Alongside the release of our Messi dataset we also put a PDF guide to using our data in R. It was intended as a basic introduction to not only our dataset but also the R programming language itself, for those who have yet to use it at any level. Hopefully that gave anyone interested in digging into football data a nice, smooth onboarding to the whole process.
For those who have taken the plunge, this article is going to go through a few more involved things that one could do with the data. This is for those that have already gone through the guide and have been playing about with SBD for a while now. It's important that you have done this first as we will not be walking through absolutely everything and assumes a certain level of familiarity with R. Now that the base terminology of it all has been established it should be easier to explore uncharted territory with a bit less trepidation. So far we have released open data on the women’s and men’s World Cups, the FAWSL, the NWSL, Lionel Messi’s entire La Liga career, the 2003/04 Arsenal Invincibles and 15 years of Champions League finals. You can follow along with this article using any dataset you like but for consistency's sake we will be using the 2019/20 FAWSL season in all examples.
One last disclaimer: this is, of course, all about R. We also have a package for Python that isn’t quite as developed but still handles plenty of the basics for you if that’s your programming language of choice.
■ ■ ■ ■ ■
## Task requirements
Decide whether each statement agrees with the passage on football data in R, answering yes or no and quoting the passage's deciding words exactly. (a) The PDF guide was meant for people who had never used R. (b) The article's examples use the 2019/20 NWSL season. (c) The Python package is as developed as the R material.

Records excerpted from a collection:
■ ■ ■ ■ ■
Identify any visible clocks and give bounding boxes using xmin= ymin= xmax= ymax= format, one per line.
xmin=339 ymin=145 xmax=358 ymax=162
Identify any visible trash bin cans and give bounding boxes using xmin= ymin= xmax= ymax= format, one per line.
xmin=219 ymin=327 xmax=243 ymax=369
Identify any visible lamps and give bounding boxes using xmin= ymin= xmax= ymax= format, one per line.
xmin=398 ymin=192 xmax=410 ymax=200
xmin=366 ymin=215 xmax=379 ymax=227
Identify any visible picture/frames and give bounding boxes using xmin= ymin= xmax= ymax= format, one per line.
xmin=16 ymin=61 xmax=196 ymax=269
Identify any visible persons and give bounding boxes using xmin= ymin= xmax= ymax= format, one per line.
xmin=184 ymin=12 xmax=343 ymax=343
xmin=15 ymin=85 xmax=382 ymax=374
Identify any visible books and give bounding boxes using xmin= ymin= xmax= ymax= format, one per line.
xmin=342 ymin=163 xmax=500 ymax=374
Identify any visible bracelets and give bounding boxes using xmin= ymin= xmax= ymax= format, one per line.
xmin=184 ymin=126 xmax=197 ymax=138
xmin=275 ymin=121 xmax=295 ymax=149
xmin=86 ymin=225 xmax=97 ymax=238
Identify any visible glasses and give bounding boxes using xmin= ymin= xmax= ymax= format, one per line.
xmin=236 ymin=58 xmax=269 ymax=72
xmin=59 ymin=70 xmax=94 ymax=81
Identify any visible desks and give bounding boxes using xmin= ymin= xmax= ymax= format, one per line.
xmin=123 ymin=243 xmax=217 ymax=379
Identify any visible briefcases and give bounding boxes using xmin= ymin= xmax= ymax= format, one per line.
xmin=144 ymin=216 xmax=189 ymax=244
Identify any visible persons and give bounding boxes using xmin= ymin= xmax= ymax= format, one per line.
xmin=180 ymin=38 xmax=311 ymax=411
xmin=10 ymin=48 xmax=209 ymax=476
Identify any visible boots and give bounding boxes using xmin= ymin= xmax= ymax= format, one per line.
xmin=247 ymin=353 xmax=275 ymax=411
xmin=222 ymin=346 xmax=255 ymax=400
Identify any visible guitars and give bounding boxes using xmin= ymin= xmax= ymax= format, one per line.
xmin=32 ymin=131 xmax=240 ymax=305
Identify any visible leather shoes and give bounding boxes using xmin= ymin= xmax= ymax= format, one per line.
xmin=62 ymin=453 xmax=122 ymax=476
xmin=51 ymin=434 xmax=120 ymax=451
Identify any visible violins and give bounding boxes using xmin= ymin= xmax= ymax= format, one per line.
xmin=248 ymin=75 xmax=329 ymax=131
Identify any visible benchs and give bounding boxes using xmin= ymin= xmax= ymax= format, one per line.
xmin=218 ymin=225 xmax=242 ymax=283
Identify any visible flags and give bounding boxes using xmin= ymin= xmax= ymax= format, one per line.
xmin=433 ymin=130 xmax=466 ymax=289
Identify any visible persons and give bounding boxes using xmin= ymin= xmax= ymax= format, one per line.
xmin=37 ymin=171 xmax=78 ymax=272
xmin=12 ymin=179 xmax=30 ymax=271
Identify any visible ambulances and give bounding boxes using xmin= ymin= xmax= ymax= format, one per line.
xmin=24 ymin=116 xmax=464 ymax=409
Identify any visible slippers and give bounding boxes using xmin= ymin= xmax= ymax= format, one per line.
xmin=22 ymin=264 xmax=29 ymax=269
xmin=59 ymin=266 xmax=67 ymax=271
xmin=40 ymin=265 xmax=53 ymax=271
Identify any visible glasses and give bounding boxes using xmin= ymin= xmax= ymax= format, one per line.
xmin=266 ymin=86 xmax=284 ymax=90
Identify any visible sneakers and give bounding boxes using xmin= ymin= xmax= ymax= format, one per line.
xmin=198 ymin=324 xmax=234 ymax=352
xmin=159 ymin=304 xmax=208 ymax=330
■ ■ ■ ■ ■
## The solution
(a) Yes: "for those who have yet to use it at any level."
(b) No: "we will be using the 2019/20 FAWSL season in all examples."
(c) No: "We also have a package for Python that isn’t quite as developed"